- Born: 1940 (age 85–86) Butte, Montana, U.S.
- Education: Montana State University (BS) Brigham Young University (PhD)
- Spouse: Sheryl
- Children: 5

= Jack Weyland =

American journalist

Jack Arnold Weyland (born 1940) is a retired professor of physics at Brigham Young University–Idaho (BYU–Idaho) and a member of the Church of Jesus Christ of Latter-day Saints. He was a prolific and well-known author of fiction for LDS audiences, including many novels and short stories, mostly placed in contemporary settings. His novel Charly was made into a feature film in 2002.

== Biography ==

Weyland was born in Butte, Montana. He graduated from Billings Senior High School and then attended Montana State University where he majored in Physics. Upon graduating he served a mission for the LDS Church in New York and Pennsylvania. After completing his mission he went to BYU and received his Ph.D. in Physics.

While attending BYU, Weyland decided to take an elective course in creative writing. After a few weeks Weyland realized he was in trouble; he was not a very good writer. Weyland said, "The one time I ventured to tell my instructor I wanted to write LDS fiction, he said, 'You’re not serious, are you?' Certainly a fair question based on what he had seen of my writing. I became discouraged and dropped the course and didn’t think about writing again for several years."

He married Sherry and they had a daughter named Barbara. After Barbara was born they left BYU and went to South Dakota, where Weyland taught physics at the South Dakota School of Mines and Technology. While in South Dakota they had four more children, Dan, Brad, Jed, and Josie.
....
• _Given request A_
Please quote the Jack Weyland biography word for word, from "- Spouse: Sheryl" to "Ph.D. in Physics.".

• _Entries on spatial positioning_
....
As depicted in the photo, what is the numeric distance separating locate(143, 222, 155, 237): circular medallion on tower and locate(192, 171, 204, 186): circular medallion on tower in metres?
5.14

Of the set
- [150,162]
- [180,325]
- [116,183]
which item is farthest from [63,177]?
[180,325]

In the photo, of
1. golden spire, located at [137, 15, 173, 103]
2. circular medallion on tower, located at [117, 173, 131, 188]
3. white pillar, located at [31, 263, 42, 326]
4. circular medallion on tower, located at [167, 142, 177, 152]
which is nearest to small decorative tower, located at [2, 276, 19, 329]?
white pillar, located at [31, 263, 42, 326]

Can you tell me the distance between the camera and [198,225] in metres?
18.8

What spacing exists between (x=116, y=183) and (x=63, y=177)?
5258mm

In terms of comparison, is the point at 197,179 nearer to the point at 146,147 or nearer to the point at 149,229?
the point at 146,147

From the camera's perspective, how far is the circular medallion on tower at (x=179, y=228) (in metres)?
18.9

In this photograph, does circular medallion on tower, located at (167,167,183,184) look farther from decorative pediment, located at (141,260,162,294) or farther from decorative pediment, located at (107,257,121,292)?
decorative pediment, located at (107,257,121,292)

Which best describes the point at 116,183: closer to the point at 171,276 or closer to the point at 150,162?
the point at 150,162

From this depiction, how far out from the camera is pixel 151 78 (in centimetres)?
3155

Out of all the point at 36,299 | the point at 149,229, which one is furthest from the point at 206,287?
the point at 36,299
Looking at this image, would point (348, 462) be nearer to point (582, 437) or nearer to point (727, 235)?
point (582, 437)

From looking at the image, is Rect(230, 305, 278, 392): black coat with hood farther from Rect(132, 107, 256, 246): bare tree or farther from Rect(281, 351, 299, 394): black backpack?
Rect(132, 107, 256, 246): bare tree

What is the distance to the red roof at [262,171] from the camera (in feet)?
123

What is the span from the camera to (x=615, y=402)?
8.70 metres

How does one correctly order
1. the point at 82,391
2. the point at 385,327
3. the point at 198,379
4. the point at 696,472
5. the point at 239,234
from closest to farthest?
....
• _Given request B_
In the listing, write out the lines from the line with "In the photo, of" to the line with "4. circular medallion" again, substituting "gilded spire" for "golden spire" and keeping everything else unchanged.

• _Expected output A_
- Spouse: Sheryl
- Children: 5

= Jack Weyland =

American journalist

Jack Arnold Weyland (born 1940) is a retired professor of physics at Brigham Young University–Idaho (BYU–Idaho) and a member of the Church of Jesus Christ of Latter-day Saints. He was a prolific and well-known author of fiction for LDS audiences, including many novels and short stories, mostly placed in contemporary settings. His novel Charly was made into a feature film in 2002.

== Biography ==

Weyland was born in Butte, Montana. He graduated from Billings Senior High School and then attended Montana State University where he majored in Physics. Upon graduating he served a mission for the LDS Church in New York and Pennsylvania. After completing his mission he went to BYU and received his Ph.D. in Physics.

• _Expected output B_
In the photo, of
1. gilded spire, located at [137, 15, 173, 103]
2. circular medallion on tower, located at [117, 173, 131, 188]
3. white pillar, located at [31, 263, 42, 326]
4. circular medallion on tower, located at [167, 142, 177, 152]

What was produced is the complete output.